Siteswap Dates

This page is dedicated to dates that are also valid siteswap juggling patterns when printed in ISO 8601 format (YYYYMMDD).

This is 20241124, the first one that happened after I started investigating this idea: Not very challenging, but it amuses me. (instagram video)

The original inspiration for this is the tradition among jugglers of celebrating 423 Day (April 23rd, commonly written in North American as 4-23) by juggling siteswap pattern 423. It's basically the same idea as eating pie on March 14.

The way dates are usually written in the US (MM/DD/YYYY) is terrible. Why would you put the least significant part in the middle? The more common way outside the US (DD/MM/YYYY) is a bit better because at least the parts are sorted from least to most significant, but is easily confused with the US way. The ISO 8601 format (YYYY-MM-DD) is unambiguous (I'm pretty sure most people can understand 2024-08-09 even if they've never seen this format before) and also allows computers to sort them without any special handling (if, say, you have several files with dates in their names).

Also ISO 8601 is a standard.


xkcd 2013-02-27

The dashes are optional.

(If you're American and can't get over the habit of putting the month first, that's ok, because siteswaps are cyclic, so MMDDYYYY is really the same as YYYYMMDD. If you're from anywhere else, this doesn't help you.)

Most of the valid siteswap dates in the next 10 years are 2-ball patterns, so maybe not all that interesting. The next 3-ball pattern (as of this writing in 2024) is 20281119, but it has those unfortunate 8-beat and 9-beat throws that will make it rather challenging.

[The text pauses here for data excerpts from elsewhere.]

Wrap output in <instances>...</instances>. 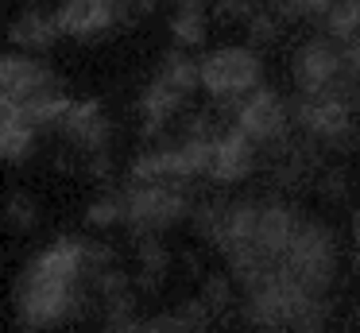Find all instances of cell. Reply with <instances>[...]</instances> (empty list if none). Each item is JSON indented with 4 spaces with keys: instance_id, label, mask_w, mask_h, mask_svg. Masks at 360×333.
<instances>
[{
    "instance_id": "6da1fadb",
    "label": "cell",
    "mask_w": 360,
    "mask_h": 333,
    "mask_svg": "<svg viewBox=\"0 0 360 333\" xmlns=\"http://www.w3.org/2000/svg\"><path fill=\"white\" fill-rule=\"evenodd\" d=\"M94 291L82 283H66V279H51L27 263L12 283V314L24 333H43L55 329L63 322H78L89 314Z\"/></svg>"
},
{
    "instance_id": "7a4b0ae2",
    "label": "cell",
    "mask_w": 360,
    "mask_h": 333,
    "mask_svg": "<svg viewBox=\"0 0 360 333\" xmlns=\"http://www.w3.org/2000/svg\"><path fill=\"white\" fill-rule=\"evenodd\" d=\"M279 268L287 271L290 279H298L310 294L326 299L333 279H337V268H341V244H337L333 225L302 217L295 237H290L287 256L279 260Z\"/></svg>"
},
{
    "instance_id": "3957f363",
    "label": "cell",
    "mask_w": 360,
    "mask_h": 333,
    "mask_svg": "<svg viewBox=\"0 0 360 333\" xmlns=\"http://www.w3.org/2000/svg\"><path fill=\"white\" fill-rule=\"evenodd\" d=\"M120 194H124V225L132 232V240L143 237V232H159L167 225H179L194 213V194H190L186 178L128 182Z\"/></svg>"
},
{
    "instance_id": "277c9868",
    "label": "cell",
    "mask_w": 360,
    "mask_h": 333,
    "mask_svg": "<svg viewBox=\"0 0 360 333\" xmlns=\"http://www.w3.org/2000/svg\"><path fill=\"white\" fill-rule=\"evenodd\" d=\"M198 62H202V89L213 101L248 97L252 89H259L264 58H259L256 46H217Z\"/></svg>"
},
{
    "instance_id": "5b68a950",
    "label": "cell",
    "mask_w": 360,
    "mask_h": 333,
    "mask_svg": "<svg viewBox=\"0 0 360 333\" xmlns=\"http://www.w3.org/2000/svg\"><path fill=\"white\" fill-rule=\"evenodd\" d=\"M345 70V46L337 39H329L326 31L321 35H310L295 54H290V82H295L298 93L306 97H318L329 85L341 77Z\"/></svg>"
},
{
    "instance_id": "8992f818",
    "label": "cell",
    "mask_w": 360,
    "mask_h": 333,
    "mask_svg": "<svg viewBox=\"0 0 360 333\" xmlns=\"http://www.w3.org/2000/svg\"><path fill=\"white\" fill-rule=\"evenodd\" d=\"M290 124L302 128L306 136L321 139L326 147L341 151L349 144V132H352V105L329 97V93H318V97L295 93V101H290Z\"/></svg>"
},
{
    "instance_id": "52a82bcc",
    "label": "cell",
    "mask_w": 360,
    "mask_h": 333,
    "mask_svg": "<svg viewBox=\"0 0 360 333\" xmlns=\"http://www.w3.org/2000/svg\"><path fill=\"white\" fill-rule=\"evenodd\" d=\"M236 128H244L259 147H271L275 139L290 136V101L271 85H259L244 97L236 113Z\"/></svg>"
},
{
    "instance_id": "ba28073f",
    "label": "cell",
    "mask_w": 360,
    "mask_h": 333,
    "mask_svg": "<svg viewBox=\"0 0 360 333\" xmlns=\"http://www.w3.org/2000/svg\"><path fill=\"white\" fill-rule=\"evenodd\" d=\"M259 155H264V147H259L256 139L248 136V132L236 128V124H225V128L217 132V155H213L210 178H213L217 186H236V182H244V178L256 175Z\"/></svg>"
},
{
    "instance_id": "9c48e42d",
    "label": "cell",
    "mask_w": 360,
    "mask_h": 333,
    "mask_svg": "<svg viewBox=\"0 0 360 333\" xmlns=\"http://www.w3.org/2000/svg\"><path fill=\"white\" fill-rule=\"evenodd\" d=\"M63 139L74 147L78 155H97V151H109V136H112V120L105 116L101 101L86 97V101H74L70 113L63 116L58 124Z\"/></svg>"
},
{
    "instance_id": "30bf717a",
    "label": "cell",
    "mask_w": 360,
    "mask_h": 333,
    "mask_svg": "<svg viewBox=\"0 0 360 333\" xmlns=\"http://www.w3.org/2000/svg\"><path fill=\"white\" fill-rule=\"evenodd\" d=\"M55 23L63 35L94 43L117 27V12H112V0H63L55 8Z\"/></svg>"
},
{
    "instance_id": "8fae6325",
    "label": "cell",
    "mask_w": 360,
    "mask_h": 333,
    "mask_svg": "<svg viewBox=\"0 0 360 333\" xmlns=\"http://www.w3.org/2000/svg\"><path fill=\"white\" fill-rule=\"evenodd\" d=\"M298 221H302V213L295 206H287L283 198H267L259 206V221H256V248L267 260L279 263L290 248V237H295Z\"/></svg>"
},
{
    "instance_id": "7c38bea8",
    "label": "cell",
    "mask_w": 360,
    "mask_h": 333,
    "mask_svg": "<svg viewBox=\"0 0 360 333\" xmlns=\"http://www.w3.org/2000/svg\"><path fill=\"white\" fill-rule=\"evenodd\" d=\"M186 93H179L174 85H167L163 77H151V85L140 93L136 113H140V136L143 139H159L167 132V124L186 108Z\"/></svg>"
},
{
    "instance_id": "4fadbf2b",
    "label": "cell",
    "mask_w": 360,
    "mask_h": 333,
    "mask_svg": "<svg viewBox=\"0 0 360 333\" xmlns=\"http://www.w3.org/2000/svg\"><path fill=\"white\" fill-rule=\"evenodd\" d=\"M63 39L55 23V12H43V8L27 4L16 20L8 23V43L20 46V51H51V46Z\"/></svg>"
},
{
    "instance_id": "5bb4252c",
    "label": "cell",
    "mask_w": 360,
    "mask_h": 333,
    "mask_svg": "<svg viewBox=\"0 0 360 333\" xmlns=\"http://www.w3.org/2000/svg\"><path fill=\"white\" fill-rule=\"evenodd\" d=\"M136 260H140L136 291L155 294L159 287L167 283V271H171V248L163 244L159 232H143V237H136Z\"/></svg>"
},
{
    "instance_id": "9a60e30c",
    "label": "cell",
    "mask_w": 360,
    "mask_h": 333,
    "mask_svg": "<svg viewBox=\"0 0 360 333\" xmlns=\"http://www.w3.org/2000/svg\"><path fill=\"white\" fill-rule=\"evenodd\" d=\"M171 39L190 51V46H202L205 35H210V8L205 0H174V15H171Z\"/></svg>"
},
{
    "instance_id": "2e32d148",
    "label": "cell",
    "mask_w": 360,
    "mask_h": 333,
    "mask_svg": "<svg viewBox=\"0 0 360 333\" xmlns=\"http://www.w3.org/2000/svg\"><path fill=\"white\" fill-rule=\"evenodd\" d=\"M259 198H240V201H229V213H225V229H221L217 240V252H229L236 244H256V221H259Z\"/></svg>"
},
{
    "instance_id": "e0dca14e",
    "label": "cell",
    "mask_w": 360,
    "mask_h": 333,
    "mask_svg": "<svg viewBox=\"0 0 360 333\" xmlns=\"http://www.w3.org/2000/svg\"><path fill=\"white\" fill-rule=\"evenodd\" d=\"M155 77H163L167 85H174L179 93H198L202 89V62L198 58H190L186 51H167L163 58H159V70H155Z\"/></svg>"
},
{
    "instance_id": "ac0fdd59",
    "label": "cell",
    "mask_w": 360,
    "mask_h": 333,
    "mask_svg": "<svg viewBox=\"0 0 360 333\" xmlns=\"http://www.w3.org/2000/svg\"><path fill=\"white\" fill-rule=\"evenodd\" d=\"M0 221H4L8 232H32L39 225V201L27 190H8L4 206H0Z\"/></svg>"
},
{
    "instance_id": "d6986e66",
    "label": "cell",
    "mask_w": 360,
    "mask_h": 333,
    "mask_svg": "<svg viewBox=\"0 0 360 333\" xmlns=\"http://www.w3.org/2000/svg\"><path fill=\"white\" fill-rule=\"evenodd\" d=\"M321 31L337 43H352L360 35V0H333V8L321 20Z\"/></svg>"
},
{
    "instance_id": "ffe728a7",
    "label": "cell",
    "mask_w": 360,
    "mask_h": 333,
    "mask_svg": "<svg viewBox=\"0 0 360 333\" xmlns=\"http://www.w3.org/2000/svg\"><path fill=\"white\" fill-rule=\"evenodd\" d=\"M225 213H229V198H205L194 206L190 213V225H194L198 237H205L210 244L221 240V229H225Z\"/></svg>"
},
{
    "instance_id": "44dd1931",
    "label": "cell",
    "mask_w": 360,
    "mask_h": 333,
    "mask_svg": "<svg viewBox=\"0 0 360 333\" xmlns=\"http://www.w3.org/2000/svg\"><path fill=\"white\" fill-rule=\"evenodd\" d=\"M35 132L39 128H32V124H8V128L0 132V159L4 163H24V159H32V151H35Z\"/></svg>"
},
{
    "instance_id": "7402d4cb",
    "label": "cell",
    "mask_w": 360,
    "mask_h": 333,
    "mask_svg": "<svg viewBox=\"0 0 360 333\" xmlns=\"http://www.w3.org/2000/svg\"><path fill=\"white\" fill-rule=\"evenodd\" d=\"M86 225L89 229H112V225H124V194L105 190L101 198H94L89 209H86Z\"/></svg>"
},
{
    "instance_id": "603a6c76",
    "label": "cell",
    "mask_w": 360,
    "mask_h": 333,
    "mask_svg": "<svg viewBox=\"0 0 360 333\" xmlns=\"http://www.w3.org/2000/svg\"><path fill=\"white\" fill-rule=\"evenodd\" d=\"M244 31H248V46L264 51V46H271V43H279V39H283V15L256 8V12H252V20L244 23Z\"/></svg>"
},
{
    "instance_id": "cb8c5ba5",
    "label": "cell",
    "mask_w": 360,
    "mask_h": 333,
    "mask_svg": "<svg viewBox=\"0 0 360 333\" xmlns=\"http://www.w3.org/2000/svg\"><path fill=\"white\" fill-rule=\"evenodd\" d=\"M105 322H109V333H120L136 322V291H120L112 299H105Z\"/></svg>"
},
{
    "instance_id": "d4e9b609",
    "label": "cell",
    "mask_w": 360,
    "mask_h": 333,
    "mask_svg": "<svg viewBox=\"0 0 360 333\" xmlns=\"http://www.w3.org/2000/svg\"><path fill=\"white\" fill-rule=\"evenodd\" d=\"M333 8V0H275V12L287 20H326V12Z\"/></svg>"
},
{
    "instance_id": "484cf974",
    "label": "cell",
    "mask_w": 360,
    "mask_h": 333,
    "mask_svg": "<svg viewBox=\"0 0 360 333\" xmlns=\"http://www.w3.org/2000/svg\"><path fill=\"white\" fill-rule=\"evenodd\" d=\"M202 299H205V306L213 310L217 318H225L229 314V306H233V283H229V275H210L202 283Z\"/></svg>"
},
{
    "instance_id": "4316f807",
    "label": "cell",
    "mask_w": 360,
    "mask_h": 333,
    "mask_svg": "<svg viewBox=\"0 0 360 333\" xmlns=\"http://www.w3.org/2000/svg\"><path fill=\"white\" fill-rule=\"evenodd\" d=\"M174 314H179V322H182V329H186V333H210V322L217 318L210 306H205L202 294H198V299H186Z\"/></svg>"
},
{
    "instance_id": "83f0119b",
    "label": "cell",
    "mask_w": 360,
    "mask_h": 333,
    "mask_svg": "<svg viewBox=\"0 0 360 333\" xmlns=\"http://www.w3.org/2000/svg\"><path fill=\"white\" fill-rule=\"evenodd\" d=\"M89 291L97 294V299H112V294H120V291H128L132 287V279L124 275L120 268H101V271H89Z\"/></svg>"
},
{
    "instance_id": "f1b7e54d",
    "label": "cell",
    "mask_w": 360,
    "mask_h": 333,
    "mask_svg": "<svg viewBox=\"0 0 360 333\" xmlns=\"http://www.w3.org/2000/svg\"><path fill=\"white\" fill-rule=\"evenodd\" d=\"M82 256H86V275L101 268H117V248L101 237H82Z\"/></svg>"
},
{
    "instance_id": "f546056e",
    "label": "cell",
    "mask_w": 360,
    "mask_h": 333,
    "mask_svg": "<svg viewBox=\"0 0 360 333\" xmlns=\"http://www.w3.org/2000/svg\"><path fill=\"white\" fill-rule=\"evenodd\" d=\"M314 186H318V194L326 201H345L349 198V175H345V167H321L318 178H314Z\"/></svg>"
},
{
    "instance_id": "4dcf8cb0",
    "label": "cell",
    "mask_w": 360,
    "mask_h": 333,
    "mask_svg": "<svg viewBox=\"0 0 360 333\" xmlns=\"http://www.w3.org/2000/svg\"><path fill=\"white\" fill-rule=\"evenodd\" d=\"M159 8V0H112V12H117V27H136L143 23L151 12Z\"/></svg>"
},
{
    "instance_id": "1f68e13d",
    "label": "cell",
    "mask_w": 360,
    "mask_h": 333,
    "mask_svg": "<svg viewBox=\"0 0 360 333\" xmlns=\"http://www.w3.org/2000/svg\"><path fill=\"white\" fill-rule=\"evenodd\" d=\"M256 4L252 0H213L210 8V20L213 23H248Z\"/></svg>"
},
{
    "instance_id": "d6a6232c",
    "label": "cell",
    "mask_w": 360,
    "mask_h": 333,
    "mask_svg": "<svg viewBox=\"0 0 360 333\" xmlns=\"http://www.w3.org/2000/svg\"><path fill=\"white\" fill-rule=\"evenodd\" d=\"M82 170H86L94 182H109V178H112V159H109V151L82 155Z\"/></svg>"
},
{
    "instance_id": "836d02e7",
    "label": "cell",
    "mask_w": 360,
    "mask_h": 333,
    "mask_svg": "<svg viewBox=\"0 0 360 333\" xmlns=\"http://www.w3.org/2000/svg\"><path fill=\"white\" fill-rule=\"evenodd\" d=\"M341 46H345V70L360 82V35L352 39V43H341Z\"/></svg>"
},
{
    "instance_id": "e575fe53",
    "label": "cell",
    "mask_w": 360,
    "mask_h": 333,
    "mask_svg": "<svg viewBox=\"0 0 360 333\" xmlns=\"http://www.w3.org/2000/svg\"><path fill=\"white\" fill-rule=\"evenodd\" d=\"M182 260H186V275H190V279H194L198 271H202V263H198V256H190V252H186Z\"/></svg>"
},
{
    "instance_id": "d590c367",
    "label": "cell",
    "mask_w": 360,
    "mask_h": 333,
    "mask_svg": "<svg viewBox=\"0 0 360 333\" xmlns=\"http://www.w3.org/2000/svg\"><path fill=\"white\" fill-rule=\"evenodd\" d=\"M0 12H4V0H0Z\"/></svg>"
}]
</instances>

There's a 3-ball pattern with a highest throw of 7 on 20340627, still pretty hard. Unfortunately there are no 3-ball patterns with maximum throws of 5 or less in the next 400 years. This is 24530424:

This spreadsheet shows the next 5000 valid siteswap dates. Each one includes two links to animations of the pattern (Gunswap, which powers the 3D animations shown above, and Juggling Lab, which gives you a downloadable GIF). The code is here.